Welcome to this election year. It soon will be time for us to count the winners and losers.
This year, winning may not be what happens to a lot of local office holders.
We do know that Hawaii’s registered voters will be winners because for the first time, they will all be mailed a ballot for the primary election (Aug. 8) and the general election (Nov. 3).
All you have to do is read the instructions, pick your candidates and mail it in. As they say at Nike: “Just do it.”
On the other hand, for incumbent politicians, this could be the beginning of a losing season.
Early indications are that as voters look at the bunch in office, their eyes are not lighting up with thoughts of hope and admiration for a job well done.
The omens are all lined up and not in a favorable direction.
A Honolulu Star-Advertiser statewide survey a few months ago showed that more than half (51%) disapprove of the Legislature’s job performance. Another 27% approve, and the rest don’t know. Legislators going in for their two- or four-year work evaluations should feel a tad stressed.
Legislators can’t look for help from on high: Gov. David Ige has marks in the same basement.
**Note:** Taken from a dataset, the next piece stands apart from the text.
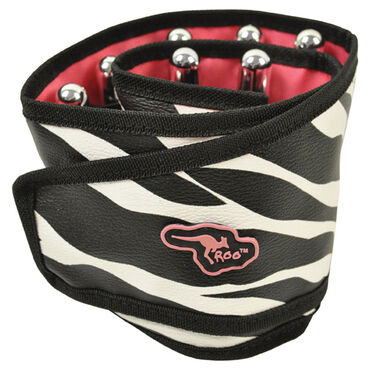Roo Zebra Nail Polish Storage Roll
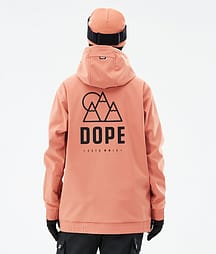 Dope Yeti W 21 Lyžařská Bunda Dámské Rise Peach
Just 35% of Hawaii residents said they approve of Ige’s job performance, while 56% said they disapprove.
Unliked and disrespected the Legislature may be, but it is not dumb; it knows how to read a survey and is hoping to give the impression of getting right down to business.
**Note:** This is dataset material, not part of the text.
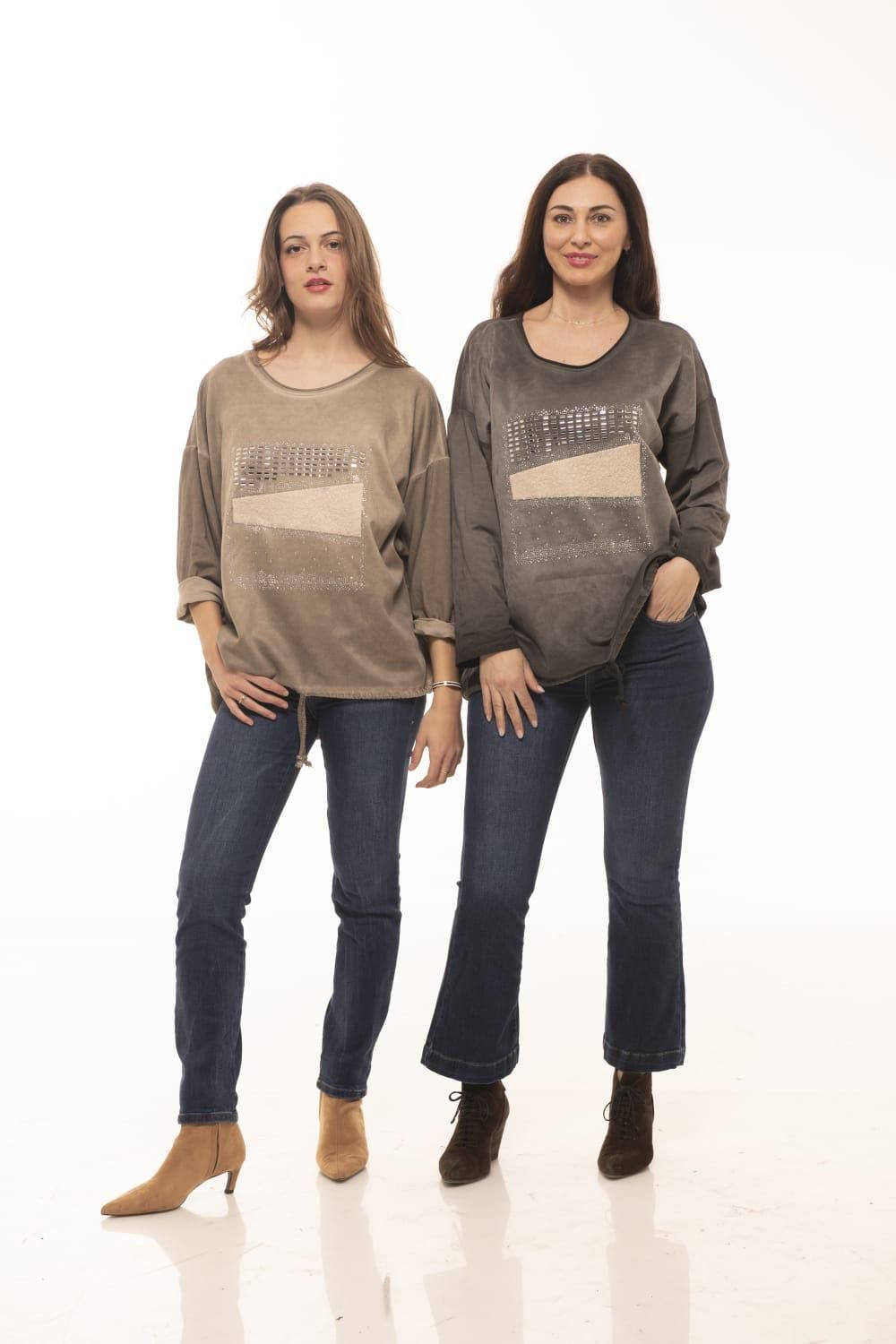 Buzo agamuzado galaxy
The annual session opened last week without the flourishes and fanfare that usually come with opening day. Instead of parties, lawmakers held hearings.
The pre-session news conference was not, as usual, about foggy and
hardly-ever-realized hopes and dreams — but rather specific plans to act on several longstanding issues.
As the Star-Advertiser’s Kevin Dayton reported, the specifics included “four bills that lawmakers say will provide relief for poor and working families. The plan involves steps such as modestly increasing the state minimum wage and developing 17,000 affordable homes on state land.”
In a sign of at least preliminary cohesion, Ige also said he liked the initial legislative work and was looking forward to working on the details.
No new wheels are being invented in this offering. Changing the state tax code to include refundable state earned income tax credits has been around since Republican Gov. Linda Lingle proposed dropping taxes for those earning minimum wage salaries. She argued it was unconscionable for the state to tax the paltry earnings of such workers, but previous Democratic legislators refused. It still might be fairer to just not tax the poor rather than tax and refund the money.
Still, as House Speaker Scott Saiki worried in his opening speech: “Many people cannot make it in Hawaii. … As a community, we are at best treading water. At worst, we are drowning.”
We will see exactly how thoughtfully and quickly Hawaii’s state government can respond.
Come the results at the end of the session and the mailing of election ballots a few months later, voters will be watching and judging who wins and who loses.